You probably understood what I meant, but you had to do an effort to do so. Bad coding practices are the equivalent of what I just showed in the previous sentence for code, but even worse. I remember at the beginning of my career writing code, so poorly I couldn’t understand it myself. In this section you’ll learn how to write code properly. The main idea here is that your code should be easy to read by anybody (other people and your future self). In my experience, this trait is what differences a beginner from a pro.
Variable Names
“There are only two hard things in Computer Science: cache invalidation and naming things.”
– Phil Karlton
Check the following video to learn how to name variables properly. (These tips also apply to function names).
Functions
I assume you know what a function is and its syntax in Python. The important thing here is how to use them effectively and name them correctly. Functions should be used to structure your code correctly. If your functions are more than 100 lines long, there is probably something wrong. Break them into smaller functions that make sense.
Tips for naming your functions:
- Descriptive names: The name should describe what the function does in a clear and concise way.
- Action verbs: Function names should use verbs to indicate what the function does.
- Use the snake_case naming convention.
- Avoid abbreviations: Abbreviations can make function names difficult to understand.
Indentation
If you need more than 3 levels of indentation, you should fix your program. You can read the preferred Linux kernel coding style and take it as a reference. This video shows the importance of this point.
Comments
In an ideal world, you wouldn’t need comments. If your variable and function names are concise and self-explanatory, and your program is designed in a way that breaks down into logical functions that are easy to follow, your code should be easily readable, and no comments would be needed.

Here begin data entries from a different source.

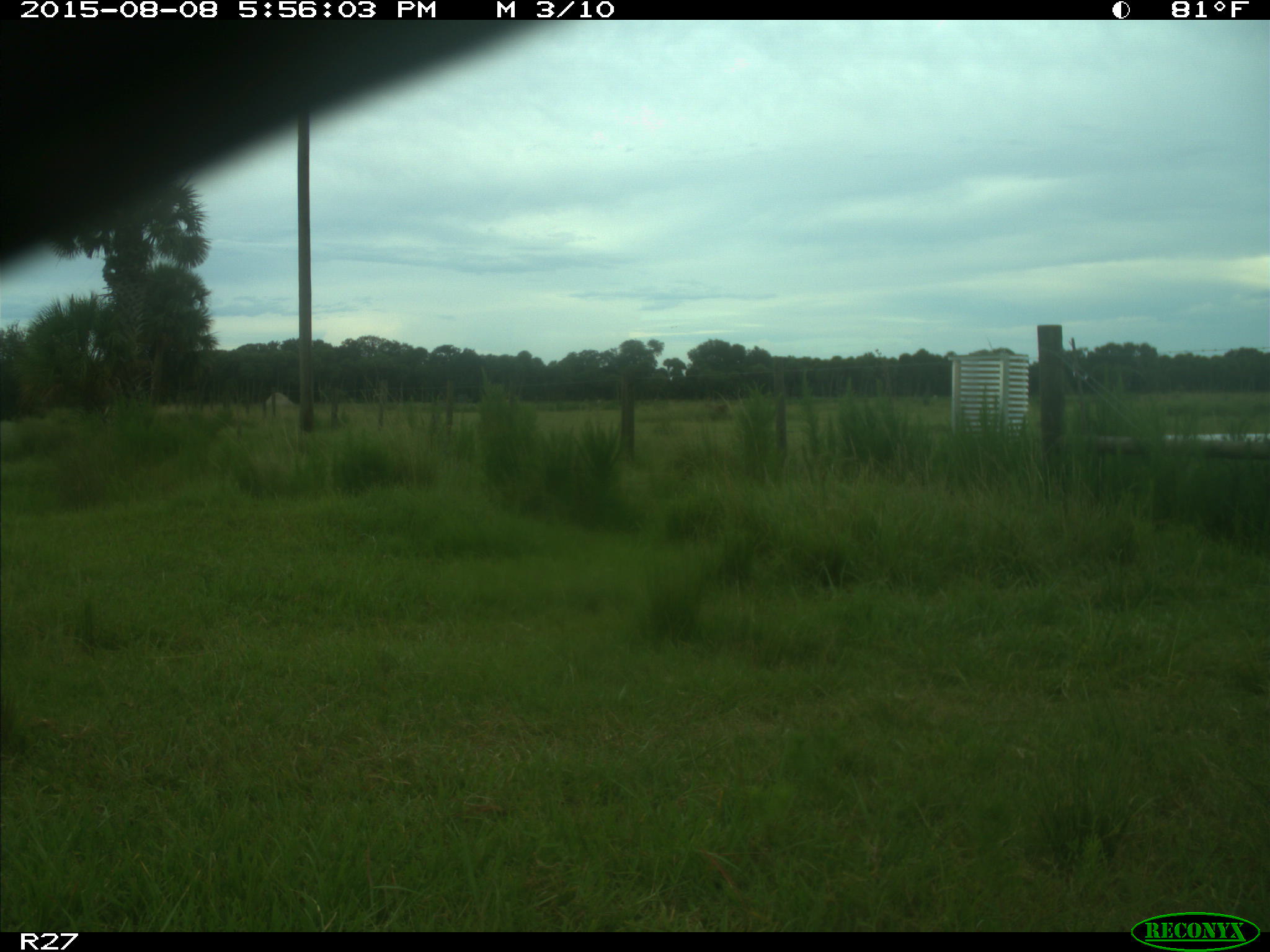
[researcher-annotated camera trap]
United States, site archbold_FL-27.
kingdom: Animalia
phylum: Chordata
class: Mammalia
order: Artiodactyla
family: Bovidae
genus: Bos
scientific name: Bos taurus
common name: domestic cow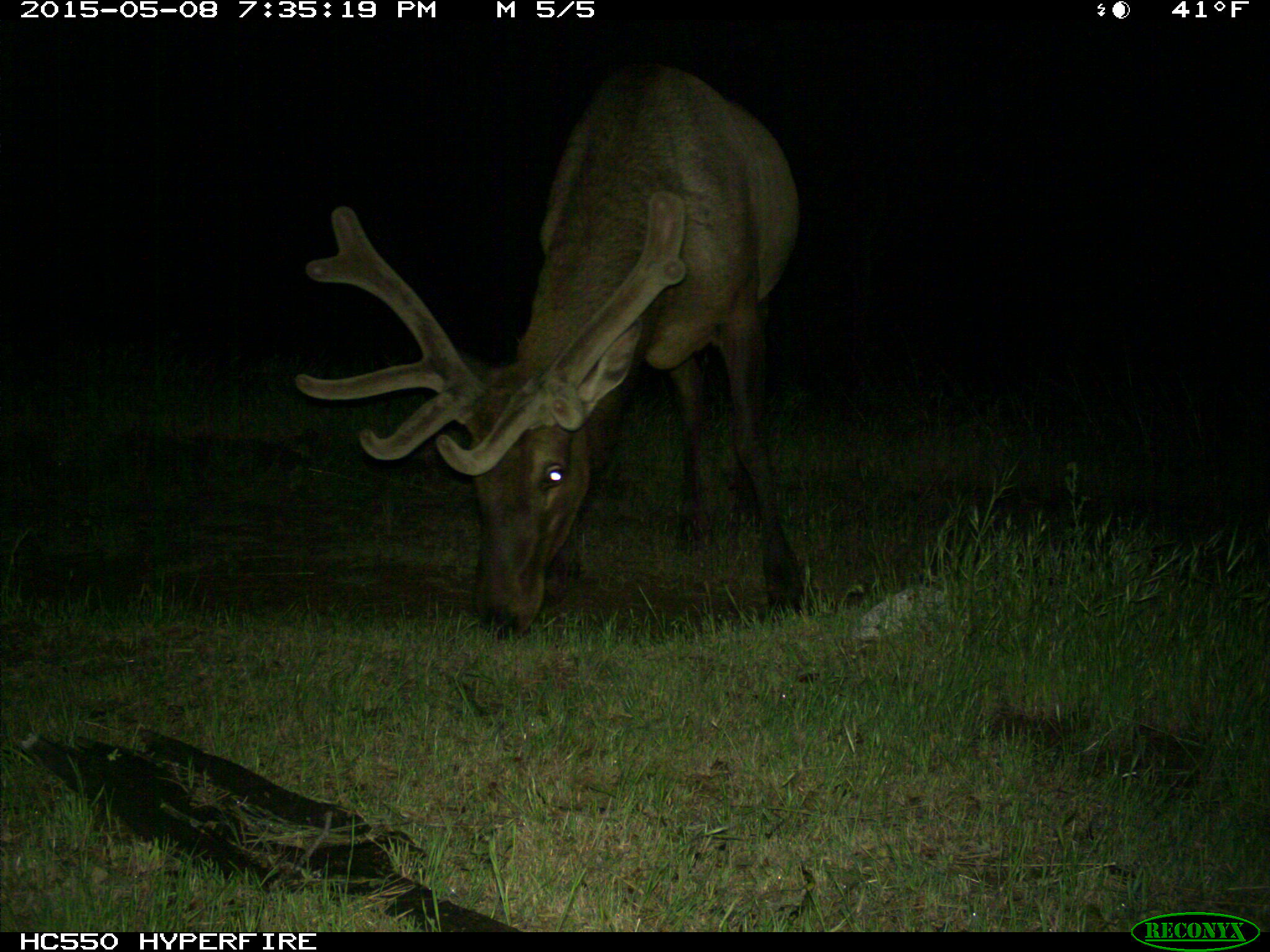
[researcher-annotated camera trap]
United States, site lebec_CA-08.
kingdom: Animalia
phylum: Chordata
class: Mammalia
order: Artiodactyla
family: Cervidae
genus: Cervus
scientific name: Cervus canadensis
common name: elk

However, we live in an imperfect world where the best decisions are not always obvious, and where we sometimes have to sacrifice readability for performance. For these reasons, I recommend writing comments. I suggest breaking functions (or code) into small chunks, each accompanied by a comment at the top explaining what you are doing and why.
Virtual Environments
If you’ve been involved in several projects simultaneously without using virtual environments, you know the struggle. Every time you need a library, you simply type pip install <new_library>, and if you now run pip list, you’ll see a huge list of libraries that you don’t even remember installing. The pain is even greater if you work in a team where nobody uses virtual environments or if you are involved in several projects simultaneously: encountering code crashes for no apparent reason, difficulty running code for new team members, and so on.

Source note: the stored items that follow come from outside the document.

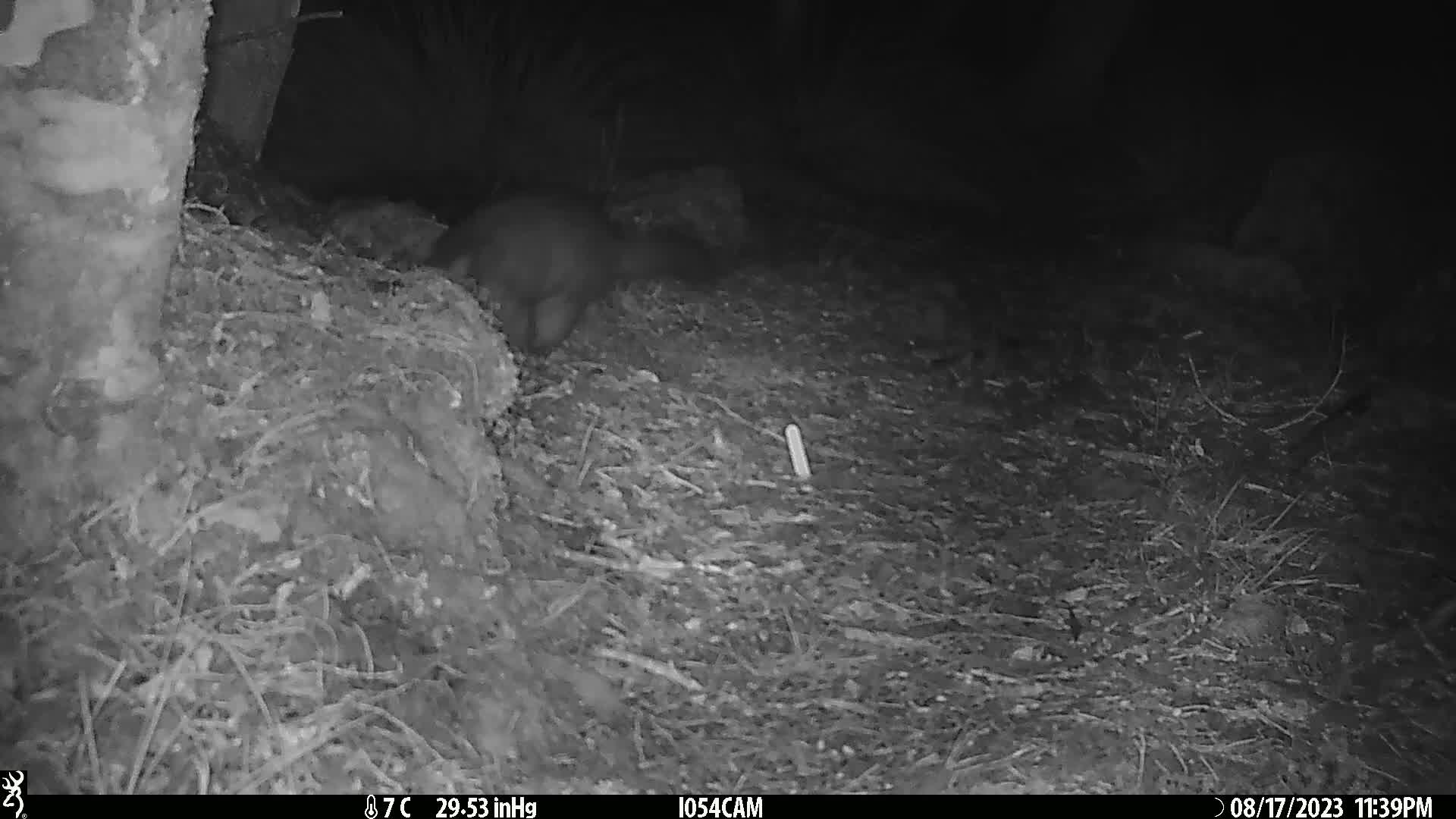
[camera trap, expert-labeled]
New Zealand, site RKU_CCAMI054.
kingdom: Animalia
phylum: Chordata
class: Mammalia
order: Diprotodontia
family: Phalangeridae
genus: Trichosurus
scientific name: Trichosurus vulpecula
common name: common brushtail possum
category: possum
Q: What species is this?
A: Possum (common brushtail possum) (Trichosurus vulpecula).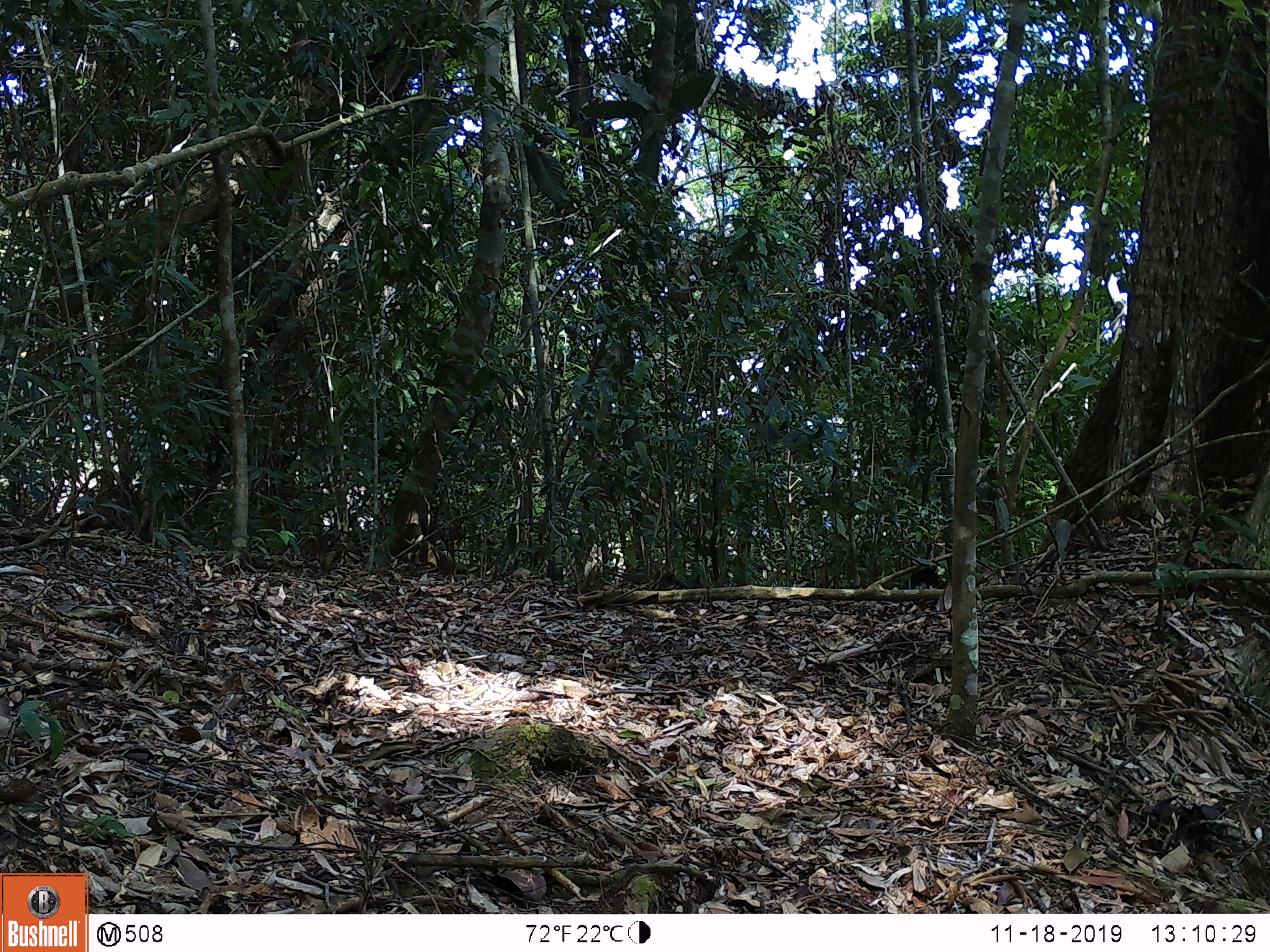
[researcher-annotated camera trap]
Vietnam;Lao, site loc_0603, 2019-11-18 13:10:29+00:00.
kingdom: Animalia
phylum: Chordata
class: Mammalia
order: Carnivora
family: Mustelidae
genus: Martes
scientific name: Martes flavigula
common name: yellow-throated marten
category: yellow throated marten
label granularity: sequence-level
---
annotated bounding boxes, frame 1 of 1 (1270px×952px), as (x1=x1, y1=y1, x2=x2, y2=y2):
yellow throated marten: (x1=902, y1=567, x2=940, y2=589)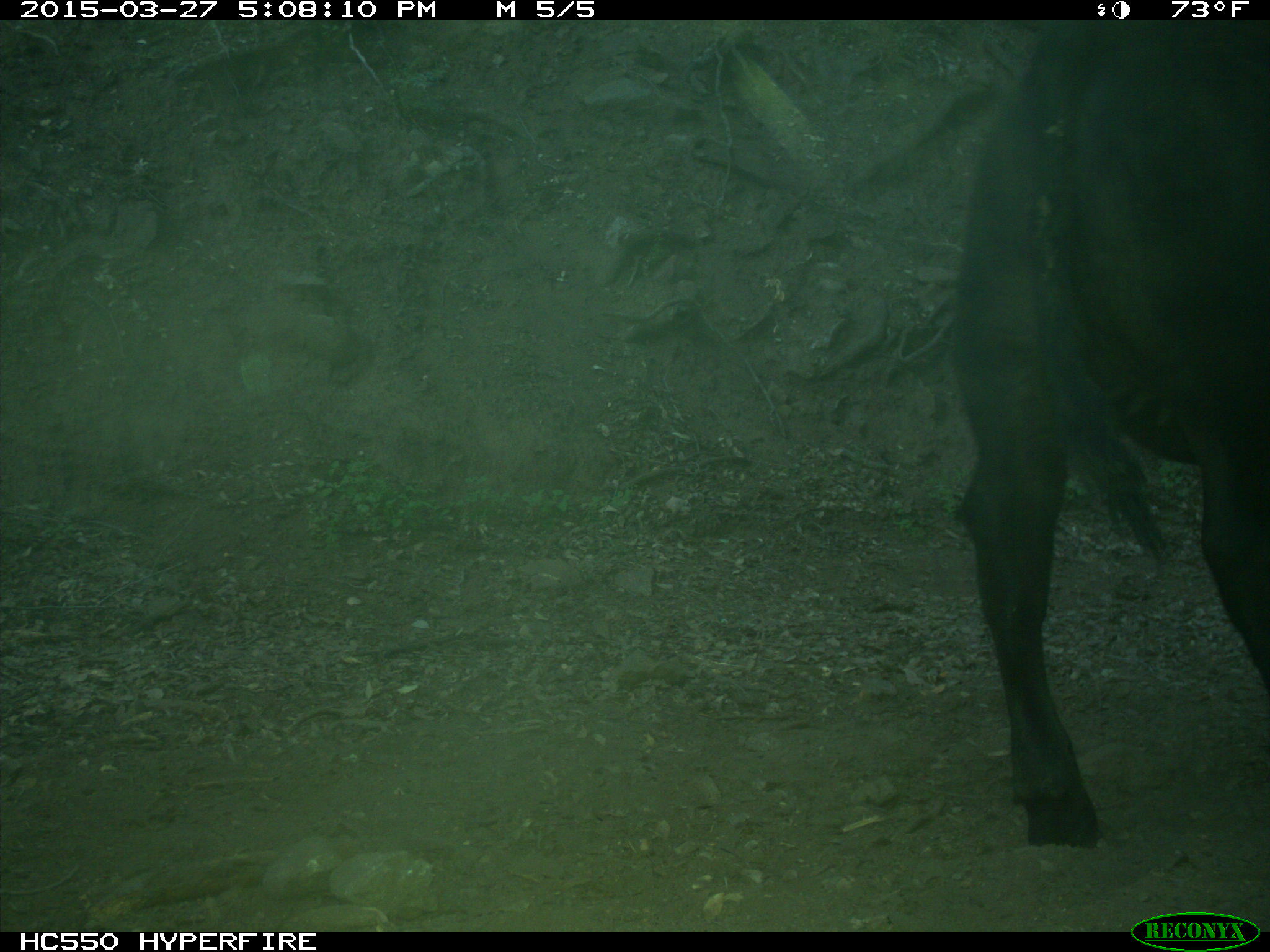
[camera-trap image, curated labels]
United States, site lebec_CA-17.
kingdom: Animalia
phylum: Chordata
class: Mammalia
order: Artiodactyla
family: Bovidae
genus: Bos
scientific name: Bos taurus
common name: domestic cow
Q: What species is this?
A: Bos taurus (domestic cow).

The solution to these problems is a virtual environment. For Python, I recommend virtualenv. It creates an environment in which you can install libraries completely independent of the rest of your system. To install it, simply run pip install virtualenv, and to learn how to use it, type tldr virtualenv. To remove a virtual environment, simply delete the folder you initially created. Note that the process of activating a virtual environment is slightly different for Windows and Linux.
Remember that you can have as many virtual environments as you want. Don’t be afraid to create and delete environments as needed.

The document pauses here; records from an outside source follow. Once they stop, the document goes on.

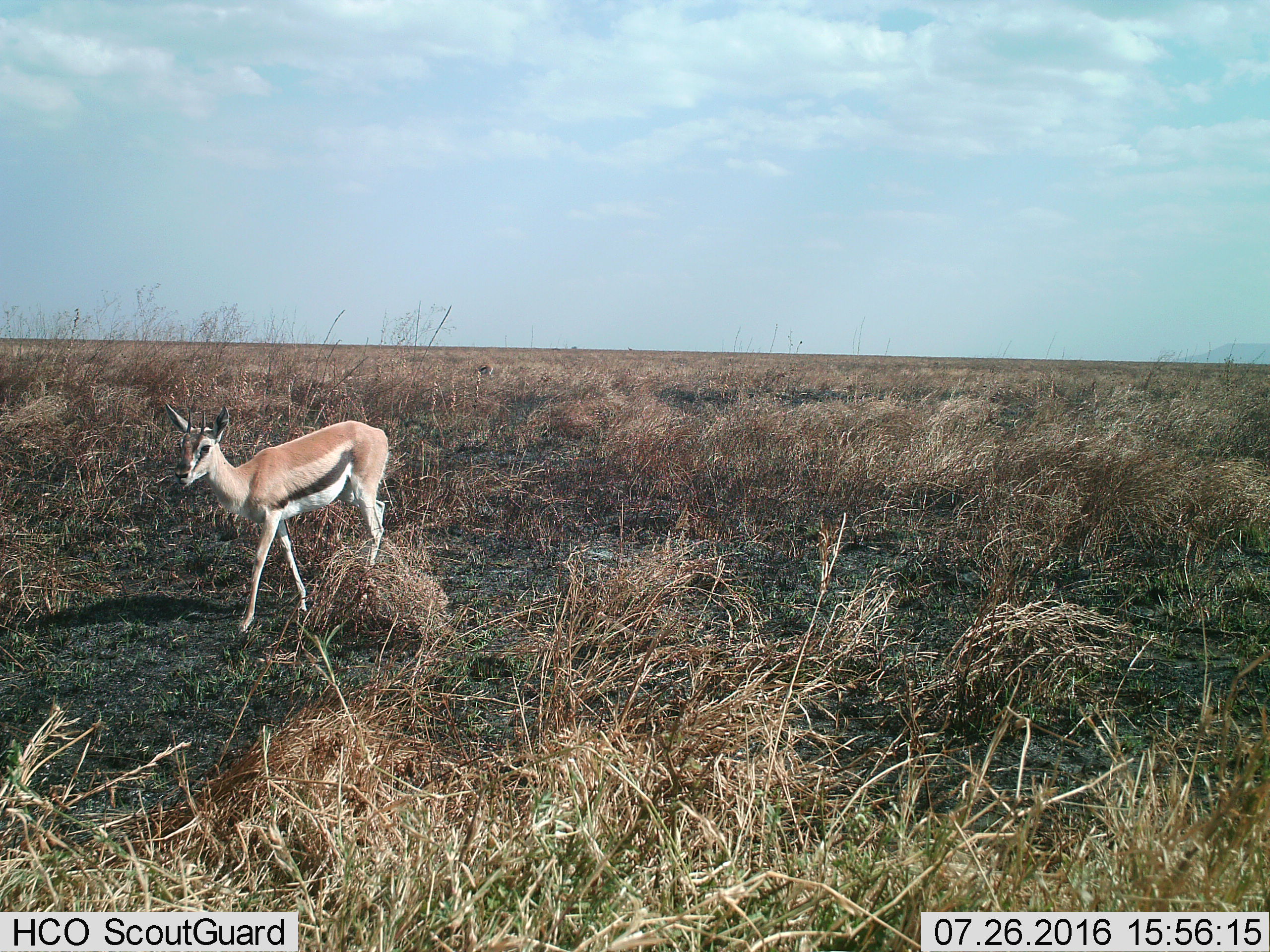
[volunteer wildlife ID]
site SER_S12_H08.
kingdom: Animalia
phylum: Chordata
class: Mammalia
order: Artiodactyla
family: Bovidae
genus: Eudorcas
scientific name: Eudorcas thomsonii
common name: thomson's gazelle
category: gazellethomsons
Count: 1.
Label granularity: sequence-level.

I usually create two for each project: one for development and one for production.
Conclusion
In summary, good coding structure and practices not only improve development efficiency, but also facilitate collaboration and long-term code maintenance. Migrating from notebooks to well-organised scripts, writing clear and concise functions, using descriptive names, and taking advantage of tools such as virtual environments are essential habits for any development team. The key is to write code that is easily understandable, reproducible, and adaptable, which will benefit you, your teammates, and your customers. Efficiency in code is ultimately efficiency in results.